◆ Exercise instructions: Give back exactly the line containing "kingdom: Animalia" together with all the lines after it, ending at the final line below.

◆ Saved data entries:
○ ○ ○ ○ ○ ○ ○
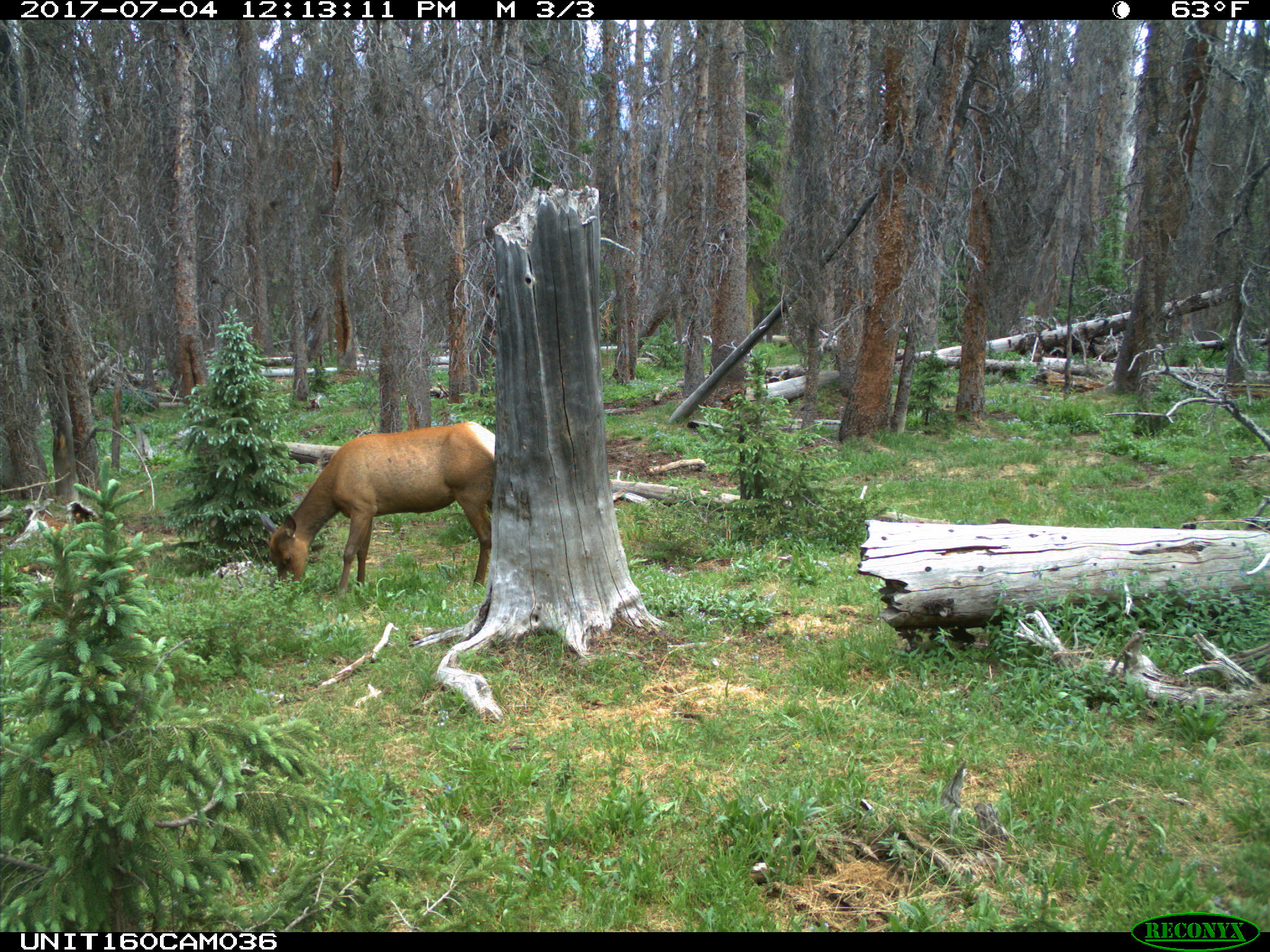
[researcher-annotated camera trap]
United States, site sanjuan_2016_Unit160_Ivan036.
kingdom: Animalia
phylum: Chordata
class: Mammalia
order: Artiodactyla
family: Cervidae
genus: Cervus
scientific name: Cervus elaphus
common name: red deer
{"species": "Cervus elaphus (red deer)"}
○ ○ ○ ○ ○ ○ ○
◆ Solution for this task:
kingdom: Animalia
phylum: Chordata
class: Mammalia
order: Artiodactyla
family: Cervidae
genus: Cervus
scientific name: Cervus elaphus
common name: red deer
{"species": "Cervus elaphus (red deer)"}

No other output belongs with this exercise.